Bravo Milan ma la finale non basta, ecco come si qualificherebbe in Europa League

Pubblicato il autore: Eugenio Usai Segui

TURIN, ITALY - JANUARY 26: Simone Branca (R) of US Alessandria competes with Andrea Poli of AC Milan during the TIM Cup match between US Alessandria and AC Milan at Olimpico Stadium on January 26, 2016 in Turin, Italy. (Photo by Valerio Pennicino/Getty Images)
Il Milan, superando l’Alessandria nel match di ieri, ha conquistato la finale di Coppa Italia, un traguardo che mancava da ben 13 anni e che nell’occasione conquistò con la doppia sfida contro la Roma di Capello. Si può essere perciò soddisfatti del Milan, che stasera dovrà attendere l’esito dell’altra semifinale Inter-Juventus (che pare già decisa dal 3-0 dell’andata allo Juventus Stadium) e che senza grosse sorprese dovrebbe avere la squadra di Allegri come avversario nella finale che si giocherà allo Stadio Olimpico il 21 maggio. Sinisa Mihajlovic ha dichiarato che preferirebbe di gran lunga la Juventus, ma per avere maggior certezza di accedere all’Europa League, gli converrebbe avere l’Inter, molto più alla sua portata: per entrare in Europa League, infatti, il Milan deve vincere la Coppa Italia, obbiettivo più complicato del previsto se avrà come avversario la Juventus, la quale non sarà certo disposta a regalare il trofeo ai milanisti e molto difficilmente sbaglia partite importanti come questa.
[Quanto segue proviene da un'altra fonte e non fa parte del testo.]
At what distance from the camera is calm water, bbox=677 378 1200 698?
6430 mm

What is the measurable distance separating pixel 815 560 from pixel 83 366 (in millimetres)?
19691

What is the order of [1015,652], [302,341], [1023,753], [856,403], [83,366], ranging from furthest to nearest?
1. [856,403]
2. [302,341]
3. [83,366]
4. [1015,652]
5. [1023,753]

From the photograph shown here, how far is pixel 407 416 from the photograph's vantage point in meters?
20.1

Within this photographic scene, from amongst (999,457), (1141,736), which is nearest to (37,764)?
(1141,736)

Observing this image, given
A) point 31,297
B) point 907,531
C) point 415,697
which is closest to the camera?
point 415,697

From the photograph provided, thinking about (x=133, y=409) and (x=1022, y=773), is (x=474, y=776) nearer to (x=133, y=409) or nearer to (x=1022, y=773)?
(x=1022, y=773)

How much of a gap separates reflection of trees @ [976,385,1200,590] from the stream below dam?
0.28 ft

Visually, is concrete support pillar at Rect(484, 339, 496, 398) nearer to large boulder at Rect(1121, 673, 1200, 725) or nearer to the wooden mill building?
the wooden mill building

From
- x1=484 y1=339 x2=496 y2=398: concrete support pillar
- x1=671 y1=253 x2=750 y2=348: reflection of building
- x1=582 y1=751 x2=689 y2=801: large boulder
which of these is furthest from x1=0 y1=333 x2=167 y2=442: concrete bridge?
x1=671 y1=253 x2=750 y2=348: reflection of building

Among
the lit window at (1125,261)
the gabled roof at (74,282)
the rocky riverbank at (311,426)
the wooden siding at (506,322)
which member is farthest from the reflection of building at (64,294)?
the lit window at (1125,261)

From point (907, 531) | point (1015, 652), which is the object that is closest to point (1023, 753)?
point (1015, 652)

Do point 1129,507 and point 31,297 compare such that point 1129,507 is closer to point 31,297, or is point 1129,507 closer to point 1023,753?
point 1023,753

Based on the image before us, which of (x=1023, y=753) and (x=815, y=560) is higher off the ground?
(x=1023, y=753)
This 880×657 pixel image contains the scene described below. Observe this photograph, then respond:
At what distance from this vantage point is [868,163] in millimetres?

Tuttavia, bisogna considerare anche la posizione in classifica del Milan, attualmente sesto: ebbene, anche in caso di sconfitta nella finale, sfidando per forza una squadra che si trova in posizioni dirette in Europa (Juventus e Inter, salvo peggioramenti di quest’ultima), l’ultimo slot andrebbe per l’appunto alla sesta classificata, che al momento è il Milan, ma non accederebbe alla fase gironi, ma al terzo turno preliminare, che si giocherà il 28 luglio e il 4 agosto; data molto scomoda, soprattutto per coloro che saranno impegnati nell’Europeo e che magari dovranno tornare a giocare subito dopo nei preliminari, rischiando magari uno scivolone come capitò l’anno scorso alla Sampdoria.
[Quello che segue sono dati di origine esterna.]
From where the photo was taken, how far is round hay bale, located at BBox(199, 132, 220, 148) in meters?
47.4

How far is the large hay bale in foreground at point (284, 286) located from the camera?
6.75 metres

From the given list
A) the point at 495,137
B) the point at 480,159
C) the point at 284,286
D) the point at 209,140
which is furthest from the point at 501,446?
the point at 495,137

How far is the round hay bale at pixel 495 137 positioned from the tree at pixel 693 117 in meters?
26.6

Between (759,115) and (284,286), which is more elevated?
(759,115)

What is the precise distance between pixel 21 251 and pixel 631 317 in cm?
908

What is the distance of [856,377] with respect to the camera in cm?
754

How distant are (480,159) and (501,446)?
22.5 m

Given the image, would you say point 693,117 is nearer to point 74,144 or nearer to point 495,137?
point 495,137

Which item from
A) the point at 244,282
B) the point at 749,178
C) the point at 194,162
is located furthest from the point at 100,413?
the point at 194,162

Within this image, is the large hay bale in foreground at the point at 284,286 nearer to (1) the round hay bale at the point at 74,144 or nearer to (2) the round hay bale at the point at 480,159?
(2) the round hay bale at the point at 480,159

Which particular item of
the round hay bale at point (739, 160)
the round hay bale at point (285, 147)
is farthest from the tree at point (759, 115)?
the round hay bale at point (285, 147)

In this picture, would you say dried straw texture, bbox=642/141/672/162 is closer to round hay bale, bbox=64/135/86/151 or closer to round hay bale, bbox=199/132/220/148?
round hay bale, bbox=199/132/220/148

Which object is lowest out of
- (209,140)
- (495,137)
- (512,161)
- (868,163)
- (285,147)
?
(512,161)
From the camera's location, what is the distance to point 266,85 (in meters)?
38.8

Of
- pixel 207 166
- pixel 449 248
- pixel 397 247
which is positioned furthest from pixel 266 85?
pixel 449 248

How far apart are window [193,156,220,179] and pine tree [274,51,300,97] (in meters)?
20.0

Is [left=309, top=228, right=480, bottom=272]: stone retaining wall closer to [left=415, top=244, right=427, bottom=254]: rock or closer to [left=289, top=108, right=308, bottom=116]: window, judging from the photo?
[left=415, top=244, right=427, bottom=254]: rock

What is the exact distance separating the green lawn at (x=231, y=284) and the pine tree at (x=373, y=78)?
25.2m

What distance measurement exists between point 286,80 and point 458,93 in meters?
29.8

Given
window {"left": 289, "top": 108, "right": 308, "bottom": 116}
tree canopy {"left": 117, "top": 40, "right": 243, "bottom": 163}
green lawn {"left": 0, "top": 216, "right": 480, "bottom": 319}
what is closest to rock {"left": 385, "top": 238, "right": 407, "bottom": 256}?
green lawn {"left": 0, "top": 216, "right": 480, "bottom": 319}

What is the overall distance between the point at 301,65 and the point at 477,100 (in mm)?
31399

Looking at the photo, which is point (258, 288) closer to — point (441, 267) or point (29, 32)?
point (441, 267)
Il Milan comunque sta andando piuttosto bene in campionato e non perde da dodici partite (4 pareggi e 8 vittorie) e più che una discesa in classifica si prevede una salita, dal momento che l’Inter è in crisi e dista un solo punto. E’ facile anche immaginare un possibile sorpasso al quinto posto che gli permetterebbe di arrivare alla fase a gironi. Il Sassuolo, forte delle sue ultime due vittorie consecutive, potrebbe anche dare noia al Milan, che sfiderà al Mapei Stadium il prossimo 6 marzo, ma è difficile credere che nelle prossime undici partite strapperà il sesto posto ai rossoneri. In ogni caso, anche se sembra tutto andare a favore del Milan, il Diavolo non potrà permettersi di abbassare la guardia, in più, un trofeo conquistato in questa travagliata stagione milanista, può regalare il sorriso al presidentissimo Berlusconi e regalare maggior tranquillità al sergente di ferro Mihajlovic.